My son asked for a pair of gloves. I’ve never knit gloves but I want to try. What is the best type of yarn to use? The pattern that I want to use calls for a discontinued yarn in worsted weight. Wouldn’t that be too thick? I was thinking a sport weight might be better but since I’ve never knit gloves, I really don’t know.

Carolyn

Yeah, I’d think sock or sport yarn would be good to use.

I agree with Sue. I think doing small tubes with worsted would be hard, and once done (if I didn’t change my mind and make them mittens) it would be really thick between the fingers.

Here’s a pattern for knitting gloves sideways on two needles.

http://www.bevscountrycottage.com/knitgloves.html

In the alternative, if you’re familiar enough with the discontinued yarn to choose a good substitute, it would make knitting them to pattern a relatively easy job.

What teens and the young twenties group likes is convertible mittens.
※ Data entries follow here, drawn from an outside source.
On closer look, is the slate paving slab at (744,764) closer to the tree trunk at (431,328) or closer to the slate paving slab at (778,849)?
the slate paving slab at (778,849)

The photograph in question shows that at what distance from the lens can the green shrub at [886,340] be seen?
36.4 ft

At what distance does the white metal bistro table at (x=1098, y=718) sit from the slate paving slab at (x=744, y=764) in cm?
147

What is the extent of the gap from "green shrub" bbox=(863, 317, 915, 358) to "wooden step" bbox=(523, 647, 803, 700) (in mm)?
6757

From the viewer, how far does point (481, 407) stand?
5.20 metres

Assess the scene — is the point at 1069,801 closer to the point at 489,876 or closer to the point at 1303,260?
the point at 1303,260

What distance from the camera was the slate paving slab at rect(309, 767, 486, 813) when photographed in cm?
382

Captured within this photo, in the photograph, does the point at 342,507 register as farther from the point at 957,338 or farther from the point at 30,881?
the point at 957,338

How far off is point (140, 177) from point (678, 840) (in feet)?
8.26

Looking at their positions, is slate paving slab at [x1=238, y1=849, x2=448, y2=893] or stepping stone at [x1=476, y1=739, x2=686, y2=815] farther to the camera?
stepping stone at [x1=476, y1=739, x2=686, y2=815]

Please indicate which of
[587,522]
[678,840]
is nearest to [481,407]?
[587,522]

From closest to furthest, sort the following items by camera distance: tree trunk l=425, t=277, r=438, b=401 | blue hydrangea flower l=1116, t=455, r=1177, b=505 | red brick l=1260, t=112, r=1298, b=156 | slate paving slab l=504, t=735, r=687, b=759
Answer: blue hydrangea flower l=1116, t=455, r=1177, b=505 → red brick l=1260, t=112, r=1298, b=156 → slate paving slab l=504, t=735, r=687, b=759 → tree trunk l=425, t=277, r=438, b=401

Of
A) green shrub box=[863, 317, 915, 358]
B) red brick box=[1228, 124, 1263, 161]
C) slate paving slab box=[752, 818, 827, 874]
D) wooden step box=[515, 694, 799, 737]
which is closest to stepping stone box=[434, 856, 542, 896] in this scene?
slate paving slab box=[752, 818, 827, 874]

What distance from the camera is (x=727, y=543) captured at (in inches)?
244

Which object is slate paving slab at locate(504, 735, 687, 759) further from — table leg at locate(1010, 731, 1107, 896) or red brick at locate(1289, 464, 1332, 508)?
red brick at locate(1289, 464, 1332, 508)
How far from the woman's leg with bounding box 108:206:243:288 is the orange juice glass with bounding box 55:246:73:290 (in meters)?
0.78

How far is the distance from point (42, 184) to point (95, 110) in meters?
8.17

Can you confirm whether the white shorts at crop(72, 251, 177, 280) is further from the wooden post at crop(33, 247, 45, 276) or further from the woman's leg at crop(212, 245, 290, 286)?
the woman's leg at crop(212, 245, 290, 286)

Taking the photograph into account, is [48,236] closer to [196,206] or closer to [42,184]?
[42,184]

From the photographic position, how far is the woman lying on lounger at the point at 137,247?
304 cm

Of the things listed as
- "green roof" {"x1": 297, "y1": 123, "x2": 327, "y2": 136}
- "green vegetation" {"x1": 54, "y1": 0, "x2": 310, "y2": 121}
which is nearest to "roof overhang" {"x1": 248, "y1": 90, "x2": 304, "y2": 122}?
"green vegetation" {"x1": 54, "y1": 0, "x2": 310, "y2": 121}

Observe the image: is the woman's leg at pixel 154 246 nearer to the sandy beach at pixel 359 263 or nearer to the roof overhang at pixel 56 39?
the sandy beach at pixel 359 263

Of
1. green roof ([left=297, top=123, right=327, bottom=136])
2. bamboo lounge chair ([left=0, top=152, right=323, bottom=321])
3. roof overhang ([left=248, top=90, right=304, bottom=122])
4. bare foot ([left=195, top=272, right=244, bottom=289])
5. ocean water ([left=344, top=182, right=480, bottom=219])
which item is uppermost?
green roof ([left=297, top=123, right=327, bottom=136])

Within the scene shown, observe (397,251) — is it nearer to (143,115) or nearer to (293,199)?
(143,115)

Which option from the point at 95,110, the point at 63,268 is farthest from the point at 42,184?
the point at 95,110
Here’s a tutorial that shows you how to convert any mitten pattern into convertible mittens, the flip type kind. It’s very easy to do. The only thing different I did with this was to make thumbs with a slit in it so you can pop your thumb in and out for texting and digging out bus change. You make these on the back or inside of the thumb. After picking up stitches for the thumbs, I knit a few rows, then cast off the inside thumb stitches and recast them on in the next row.

As to the type of yarn needed, it depends on your climate. I have two sets of mittens and gloves here in Wisconsin. I use the lighter sport weights for spring/fall when the temps hit 30-40. The worsted and bulky weights are for anything below that. Although, this year the weather has been really strange. We’ve had 40 some temps during January, something I’ve never seen in my lifetime. It’s usually 60 degrees colder. From what I’m reading online in my weather forum, the whole country is experiencing this strange mild winter. I saw geese flying north last week. Even they’re mixed up. You might want to go with the sport weight if your weather is anything like ours.

Okay. Here in Wisconsin in a typical year, this is the breakdown:

Early spring/early fall sport weights for outdoor wear

10-30 degree weather worsted weight

Anything below 10 degrees worsted weight and we layer with one of those magic gloves/small stretchy cheap gloves underneath to cut down the wind chill. No single weight yarn is going to be warm enough by itself, even superbulky.

0-minus 40 worsted weight, possibly two pair, and stretchy magic gloves. I don’t like the superbulky myself because they get too hot. You end up taking them off because you’re sweating too much. It defeats the purpose of gloves and hats. And they always get lost.

And that’s my two cents’ worth on the issue.